Au cours des dernières décennies, des avancées importantes dans le domaine des kératoprothèses ont été réalisées mais il persiste de nombreuses interrogations concernant les mécanismes biologiques d’intégration et de cicatrisation tissulaire. De nombreux dispositifs ont été proposés mais peu restent disponibles pour les applications cliniques. L’OOKP en présence d’un syndrome sec sévère ou la Boston Kpro et l’Alphacor sont les principaux dispositifs disponibles et s’adressent à des indications bien distinctes. Des substituts cornéens développés par génie tissulaire seront certainement disponibles dans un futur proche afin de palier au déficit mondial de greffons cornéens, mais en attendant cette éventualité des patients nécessiteront encore une implantation de kératoprothèse.

*Service d’ophtalmologie, hôpital de la Timone, Marseille.

(1) Pellier de Quengsy, G. Précis ou cours d’opérations sur la chirurgie des yeux. D. Mequignon, Editor. 1789. p. 91.

(2) Zerbe BL, Belin MW, CiolinoJB. Results from the multicenter Boston Type 1 Keratoprosthesis Study. Ophthalmology 2006;113(10):1779e1-7.

(3) Strampelli B, Valvo A, Tusa E. Osteo-odonto-keratoprosthesis in a case treated for anchylobepharon and total simbleraphon. Ann Ottalmol Clin Ocul 1965;91(6):462-79.

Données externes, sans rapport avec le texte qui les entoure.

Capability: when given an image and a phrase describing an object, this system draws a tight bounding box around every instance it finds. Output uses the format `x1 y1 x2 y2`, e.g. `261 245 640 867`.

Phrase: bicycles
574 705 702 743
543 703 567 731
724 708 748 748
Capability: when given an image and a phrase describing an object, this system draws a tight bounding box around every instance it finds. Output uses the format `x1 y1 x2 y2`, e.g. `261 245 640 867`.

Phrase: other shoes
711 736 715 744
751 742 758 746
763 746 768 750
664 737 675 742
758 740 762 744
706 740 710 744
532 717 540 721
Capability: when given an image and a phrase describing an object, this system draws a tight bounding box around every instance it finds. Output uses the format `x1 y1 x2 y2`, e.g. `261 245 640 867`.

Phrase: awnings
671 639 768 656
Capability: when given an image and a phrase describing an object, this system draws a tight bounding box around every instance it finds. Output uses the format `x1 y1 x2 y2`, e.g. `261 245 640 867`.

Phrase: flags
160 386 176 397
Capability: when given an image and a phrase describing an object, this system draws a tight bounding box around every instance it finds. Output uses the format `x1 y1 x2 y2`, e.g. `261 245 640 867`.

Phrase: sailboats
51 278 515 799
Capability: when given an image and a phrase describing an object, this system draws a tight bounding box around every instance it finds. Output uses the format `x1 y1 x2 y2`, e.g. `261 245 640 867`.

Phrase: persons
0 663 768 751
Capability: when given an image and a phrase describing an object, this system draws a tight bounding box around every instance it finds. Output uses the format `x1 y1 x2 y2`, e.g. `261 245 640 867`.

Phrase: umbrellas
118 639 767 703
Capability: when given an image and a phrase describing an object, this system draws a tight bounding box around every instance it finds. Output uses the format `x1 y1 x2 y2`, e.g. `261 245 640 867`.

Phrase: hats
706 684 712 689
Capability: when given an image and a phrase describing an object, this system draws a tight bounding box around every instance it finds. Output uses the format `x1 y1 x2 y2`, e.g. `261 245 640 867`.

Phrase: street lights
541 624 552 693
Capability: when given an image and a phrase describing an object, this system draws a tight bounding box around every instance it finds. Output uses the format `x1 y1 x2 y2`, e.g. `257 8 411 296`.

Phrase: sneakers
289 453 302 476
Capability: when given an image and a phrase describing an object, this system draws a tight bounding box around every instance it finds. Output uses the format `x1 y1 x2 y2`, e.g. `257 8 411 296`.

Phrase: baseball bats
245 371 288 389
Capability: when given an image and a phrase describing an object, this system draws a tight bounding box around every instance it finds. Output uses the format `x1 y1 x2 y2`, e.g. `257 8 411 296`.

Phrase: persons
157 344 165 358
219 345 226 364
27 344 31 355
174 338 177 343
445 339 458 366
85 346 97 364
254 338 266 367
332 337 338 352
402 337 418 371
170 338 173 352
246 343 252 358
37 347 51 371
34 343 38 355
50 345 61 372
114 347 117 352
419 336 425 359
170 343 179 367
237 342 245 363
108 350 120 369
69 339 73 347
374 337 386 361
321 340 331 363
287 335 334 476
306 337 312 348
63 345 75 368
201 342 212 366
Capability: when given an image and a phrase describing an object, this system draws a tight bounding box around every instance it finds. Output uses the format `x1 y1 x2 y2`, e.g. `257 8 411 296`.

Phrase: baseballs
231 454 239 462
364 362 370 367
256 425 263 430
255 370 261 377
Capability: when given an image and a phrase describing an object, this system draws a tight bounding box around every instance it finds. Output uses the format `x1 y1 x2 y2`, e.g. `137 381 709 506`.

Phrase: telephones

(4) Espana EM, et al. Long-term follow-up of a supradescemetic keratoprosthesis in rabbits: an immunofluorescence study. Graefes Arch Clin Exp Ophthalmol 2010 Sep 3. [Epub ahead of print].

(5) Fagerholm P, et al. A biosynthetic alternative to human donor tissue for inducing corneal regeneration: 24-month follow-up of a phase 1 clinical study. Sci Transl Med 2010 Aug 25;2(46):46ra61.